# Entries shown
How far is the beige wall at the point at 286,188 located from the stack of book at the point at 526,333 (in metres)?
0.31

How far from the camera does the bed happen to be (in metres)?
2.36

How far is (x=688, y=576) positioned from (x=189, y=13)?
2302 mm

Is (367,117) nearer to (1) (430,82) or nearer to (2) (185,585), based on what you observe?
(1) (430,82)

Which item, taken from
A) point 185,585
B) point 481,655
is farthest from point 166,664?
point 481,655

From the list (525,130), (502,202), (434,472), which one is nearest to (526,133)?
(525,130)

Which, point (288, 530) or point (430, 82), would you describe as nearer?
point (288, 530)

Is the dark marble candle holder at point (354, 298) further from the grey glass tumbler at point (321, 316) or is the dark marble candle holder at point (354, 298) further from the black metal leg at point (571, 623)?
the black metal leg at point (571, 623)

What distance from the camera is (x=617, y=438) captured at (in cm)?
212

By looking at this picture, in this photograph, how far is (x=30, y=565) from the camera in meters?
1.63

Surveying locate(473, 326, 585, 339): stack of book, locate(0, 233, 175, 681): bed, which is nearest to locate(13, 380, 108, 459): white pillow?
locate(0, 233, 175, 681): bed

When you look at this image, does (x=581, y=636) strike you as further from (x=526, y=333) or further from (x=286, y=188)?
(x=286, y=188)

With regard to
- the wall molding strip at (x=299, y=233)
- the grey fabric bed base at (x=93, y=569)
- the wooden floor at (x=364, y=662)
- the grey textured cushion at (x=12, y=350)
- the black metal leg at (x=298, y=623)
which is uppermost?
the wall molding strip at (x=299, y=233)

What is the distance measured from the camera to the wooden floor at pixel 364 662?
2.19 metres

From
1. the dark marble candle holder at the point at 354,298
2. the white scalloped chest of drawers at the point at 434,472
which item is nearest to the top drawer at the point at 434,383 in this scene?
--
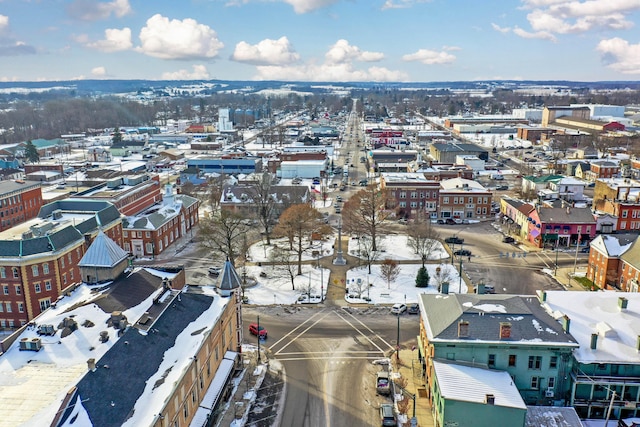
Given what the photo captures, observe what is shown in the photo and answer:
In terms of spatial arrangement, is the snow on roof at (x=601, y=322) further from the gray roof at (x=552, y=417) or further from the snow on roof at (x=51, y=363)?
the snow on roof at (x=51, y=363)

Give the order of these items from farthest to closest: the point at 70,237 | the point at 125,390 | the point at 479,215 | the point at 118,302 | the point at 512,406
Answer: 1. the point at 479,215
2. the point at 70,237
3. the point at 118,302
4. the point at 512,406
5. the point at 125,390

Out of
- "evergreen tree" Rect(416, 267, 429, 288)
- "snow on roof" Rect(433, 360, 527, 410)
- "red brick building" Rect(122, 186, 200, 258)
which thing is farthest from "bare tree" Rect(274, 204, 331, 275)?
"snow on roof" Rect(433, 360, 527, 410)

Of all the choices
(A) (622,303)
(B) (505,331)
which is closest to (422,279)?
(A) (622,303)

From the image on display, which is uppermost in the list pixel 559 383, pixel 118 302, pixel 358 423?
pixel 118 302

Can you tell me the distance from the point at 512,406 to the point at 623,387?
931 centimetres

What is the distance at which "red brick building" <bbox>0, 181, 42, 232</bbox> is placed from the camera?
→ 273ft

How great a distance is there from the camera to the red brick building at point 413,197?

# Exercise goal
Lay out the entries that begin at the line containing "Can you tell" and end after the line containing "How great a" as a Markdown table with the columns Row and Line, leaving out blank lines.

# Written solution
| Row | Line |
|---|---|
| 1 | Can you tell me the distance from the point at 512,406 to the point at 623,387? |
| 2 | 931 centimetres |
| 3 | What is the distance at which "red brick building" <bbox>0, 181, 42, 232</bbox> is placed from the camera? |
| 4 | → 273ft |
| 5 | How great a distance is there from the camera to the red brick building at point 413,197? |